Robert Crook, Innovation Lead in Agriculture and Food for Innovate UK.

Global Business Innovation Programme Participants:

  • Applied Group - Samantha Green
  • Deep Planet - Lucy Manukyan
  • LyteGro - Andrew Lee
  • Messium - Vishal Soomaney Vijaykumar
  • N2 Applied - Keith Stewart
  • OSY Group - Marc Braterman
  • Pondus - Claire Lewis
  • Pontus Group- Nicola Pontefract
  • Rapidx Bio - Nipun Sawhney
  • RBT Global - Adam Shay
  • VIMD Limited - Mark Bennett

Global Incubator Programme Participants:

  • AgAnalyst Limited – Jim Williams
  • Ag-drive – Will Dunn
  • AgriSynth – Colin Herbert
  • CattleEye – Terry Canning
  • FLOX – Imtiaz Shams
  • IGS Limited – Caroline Craggs
  • VetDX – Clive Minihan
  • Wootzano – Jesse Opoku

Shared opportunities and challenges to enhance agrifood production

While Australia and the UK’s agrifood systems may appear vastly different in scale, geographical location and seasonality, there are many shared opportunities and challenges, Robert explains.

“Our agricultural challenges are surprisingly similar when it comes to resource use efficiency, like how to cut down nitrogen and phosphates, how to reduce pollution, manage GHG emissions, animal welfare, food traceability, labour shortages and automation.

“We can learn a lot from Australia around water use efficiency, precision farming technologies, environmental measurement, regenerative farming and carbon sequestration – that’s really progressed in the last five years.  

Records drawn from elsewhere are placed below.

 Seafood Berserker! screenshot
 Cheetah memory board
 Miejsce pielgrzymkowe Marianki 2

“Australia has got some of the best environmental regulatory frameworks, which means it’s a reliable and a trusted market. I think Europe and the UK is still very poorly defined in how you can trade carbon, and how you measure to what standard,” says Robert.  

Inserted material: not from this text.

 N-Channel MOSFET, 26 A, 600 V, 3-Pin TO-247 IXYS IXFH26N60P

Harriet acknowledges, “While Australia has a huge land mass, we still have opportunity to use it more efficiently and think about the most effective use for that land.

“There's lots that we can learn from the UK around food security and the controlled environment space, particularly in horticulture. Dyson Farming is a great example of advanced agritech innovation producing a large portion of UK’s out-of-season strawberries.

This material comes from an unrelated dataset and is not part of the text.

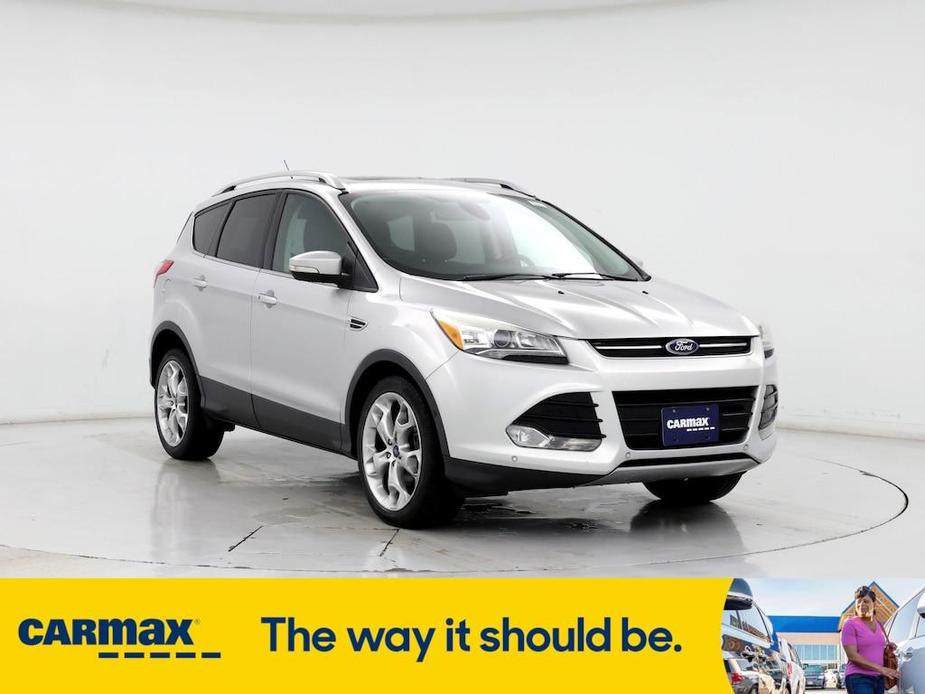 used 2014 Ford Escape car, priced at $15,998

Harriet Mellish facilitating the growing global panel session at AgriFutures evokeᴬᴳ⋅ 2024

Trans-seasonal opportunities to double-down on learnings

"There's a real counter-seasonal opportunity with the Northern Hemisphere, and strong cultural ties with the UK. This is stronger than ever with the Free Trade Agreement coming into effect in July, which makes it even more exciting to grow our relationship,” says Harriet.

Robert agrees having alternate seasons offers huge advantages for learning.

“This means companies with seasonal cropping and harvesting machines can leverage two applications in one year – doubling their rate of product development,” he says.

“We had lots of engagement at evokeAG. 2024 from a wide-range of RDCs, businesses, the investment community and internationals – all the kind of people we wanted to meet. We were also pleased we had farmers and growers really interested in what we’re doing in the UK, our products and technologies, and asking why we’re here.”